The statistics to marvel at stand at 78.69 percentage pass for the O’level results, while the PLE’s achieved a ground-breaking 74.0 percent from a dismal 32.17 percent, registered in 2007.
The education ministry under the stewardship of the duet of Dr Daphrose Gahakwa and Theoneste Mutsindasyhaka has been undergoing thorough reforms, that have not only been meant to increase the quality of education, but are part the harmonisation process with the rest of the East African Community countries.
The overall improvement in the results shows that these reforms are working to the betterment of Rwanda’s education sector.
While gender disaggregated data is disheartening as girls have not performed as well as they should have, they have trailed behind boys in numbers with fewer of them passing both the O’level and PLE’s.

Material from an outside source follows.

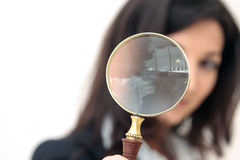 Magnifier glass. Young business woman looks through a magnifier glass isolated over whute background Stock Images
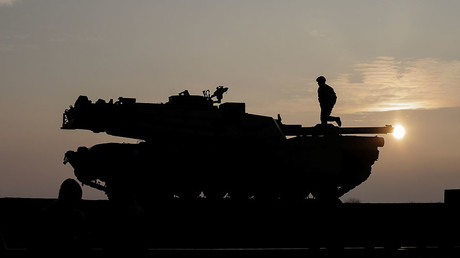 US soldiers prepare a M1 Abrams tank to offload from a train at the Mihail Kogalniceanu Air Base, Romania © Octav Ganea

Placing a big challenge on the education ministry to consider some of the socio-cultural dynamics that affect the girl child’s participation and performance in school, as they carry out future reforms.
Kudos however go to FAWE Girls High School, for coming third nation-wide, among the schools that got the best results, and well done to their student, Joan Uwase Kalimba, who came third in the best O’level student performer.
Much inspiration is derived from the star of the moment, our very own brain-box, Eric Manzi Rugamba, of Green Hills Academy who emerged the best O’level candidate, by scoring seven aggregates-average marks of 84.2.
Rugamba lost his father recently, and could only share his moment of joy with his proud mother.
His message to other students out there is to work hard.